TASK SET:
**A.** Retype the part of the identity theft guidance that opens with the words containing "If the identity" and closes with "sending your payments.".
**B.** From the identity theft guidance, list every kind of easily available information it says to avoid when choosing new PINs and passwords.

GIVEN PASSAGE:
----

Close the accounts that you know, or believe, have been tampered with or opened fraudulently.

Call and speak with someone in the security or fraud department of each company. Follow up in writing, and include copies (NOT originals) of supporting documents. It’s important to notify credit card companies and banks in writing. Send your letters by certified mail, return receipt requested, so you can document what the company received and when. Keep a file of your correspondence and enclosures.

When you open new accounts, use new Personal Identification Numbers (PINs) and passwords. Avoid using easily available information like your mother’s maiden name, your birth date, the last four digits of your Social Security number or your phone number, or a series of consecutive numbers.

If the identity thief has made charges or debits on your accounts, or has fraudulently opened accounts, ask the company for the forms to dispute those transactions:

  • For charges and debits on existing accounts, ask the representative to send you the company’s fraud dispute forms. If the company doesn’t have special forms, use the sample letter to dispute the fraudulent charges or debits. In either case, write to the company at the address given for “billing inquiries,” NOT the address for sending your payments.
  • For new unauthorized accounts, you can either file a dispute directly with the company or file a report with the police and provide a copy, called an “Identity Theft Report,” to the company.
    • If you want to file a dispute directly with the company, and do not want to file a report with the police, ask if the company accepts the FTC’s ID Theft Affidavit (PDF, 56 KB). If it does not, ask the representative to send you the company’s fraud dispute forms.

----

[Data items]
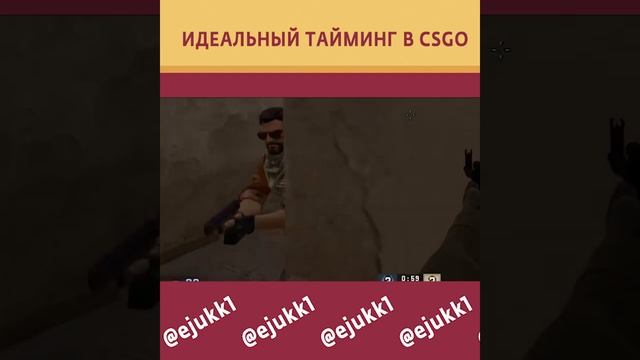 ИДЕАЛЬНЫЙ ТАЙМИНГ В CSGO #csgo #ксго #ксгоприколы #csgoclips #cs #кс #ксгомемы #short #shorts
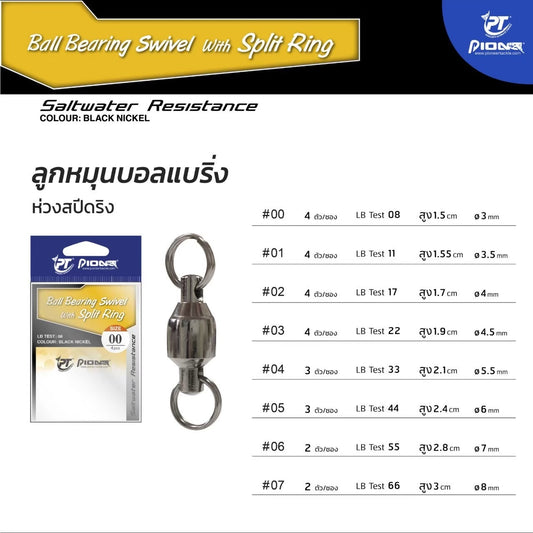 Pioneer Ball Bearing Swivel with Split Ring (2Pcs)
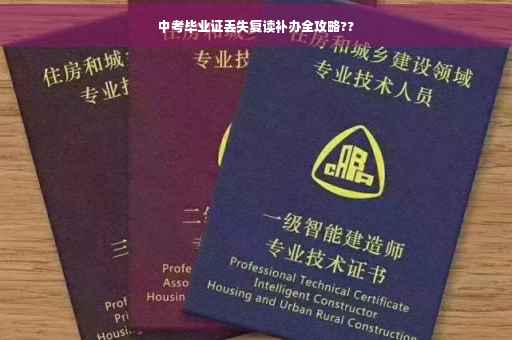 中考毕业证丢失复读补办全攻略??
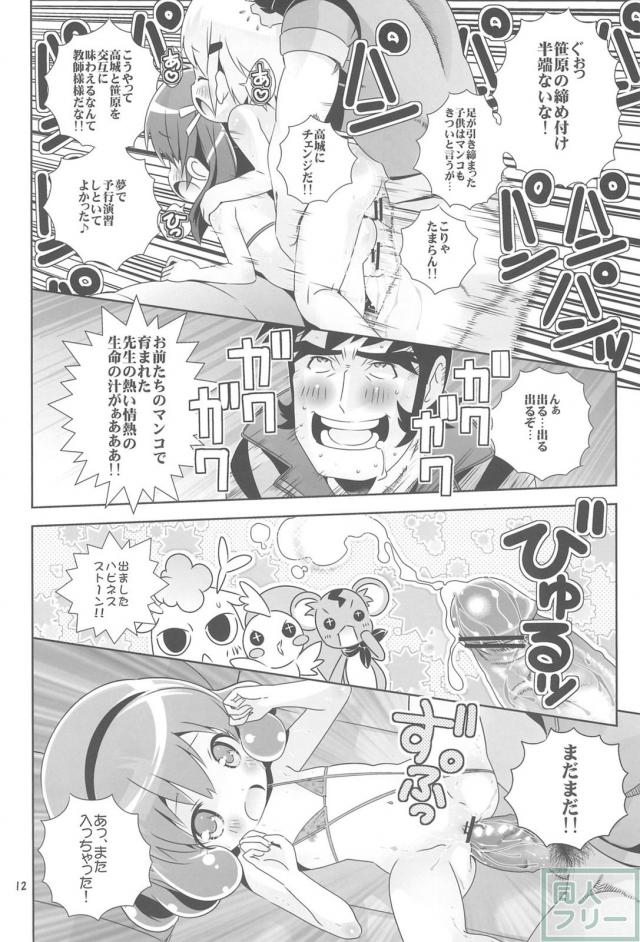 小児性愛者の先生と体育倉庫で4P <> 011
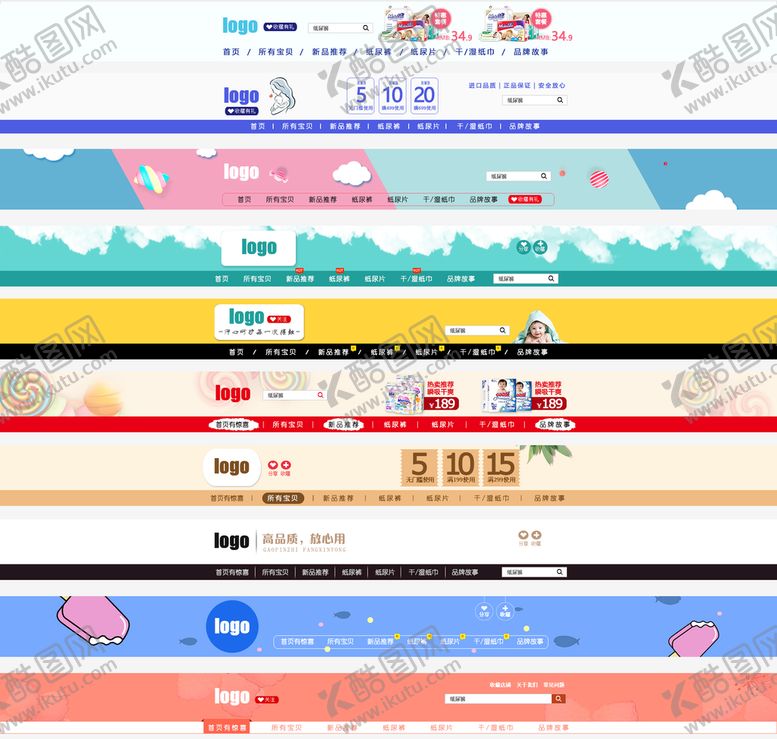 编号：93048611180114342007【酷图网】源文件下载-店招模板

----

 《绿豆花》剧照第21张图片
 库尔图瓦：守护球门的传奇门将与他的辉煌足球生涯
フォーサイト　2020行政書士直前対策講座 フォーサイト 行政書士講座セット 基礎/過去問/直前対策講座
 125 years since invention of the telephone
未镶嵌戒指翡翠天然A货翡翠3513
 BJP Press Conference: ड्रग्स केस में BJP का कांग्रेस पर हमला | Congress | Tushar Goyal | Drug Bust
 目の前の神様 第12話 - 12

----

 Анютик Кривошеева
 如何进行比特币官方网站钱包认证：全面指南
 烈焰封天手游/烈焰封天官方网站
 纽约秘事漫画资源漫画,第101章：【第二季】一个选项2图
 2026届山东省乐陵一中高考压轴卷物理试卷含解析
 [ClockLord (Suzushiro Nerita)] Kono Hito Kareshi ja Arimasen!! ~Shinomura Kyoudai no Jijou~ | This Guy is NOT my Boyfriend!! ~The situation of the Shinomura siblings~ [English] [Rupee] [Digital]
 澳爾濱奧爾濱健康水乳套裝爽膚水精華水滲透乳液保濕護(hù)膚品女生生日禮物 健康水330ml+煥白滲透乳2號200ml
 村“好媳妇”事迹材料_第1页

----

RESULTS FOR EACH TASK:
**A.**
If the identity thief has made charges or debits on your accounts, or has fraudulently opened accounts, ask the company for the forms to dispute those transactions:

  • For charges and debits on existing accounts, ask the representative to send you the company’s fraud dispute forms. If the company doesn’t have special forms, use the sample letter to dispute the fraudulent charges or debits. In either case, write to the company at the address given for “billing inquiries,” NOT the address for sending your payments.

**B.**
- Your mother's maiden name
- Your birth date
- The last four digits of your Social Security number
- Your phone number
- A series of consecutive numbers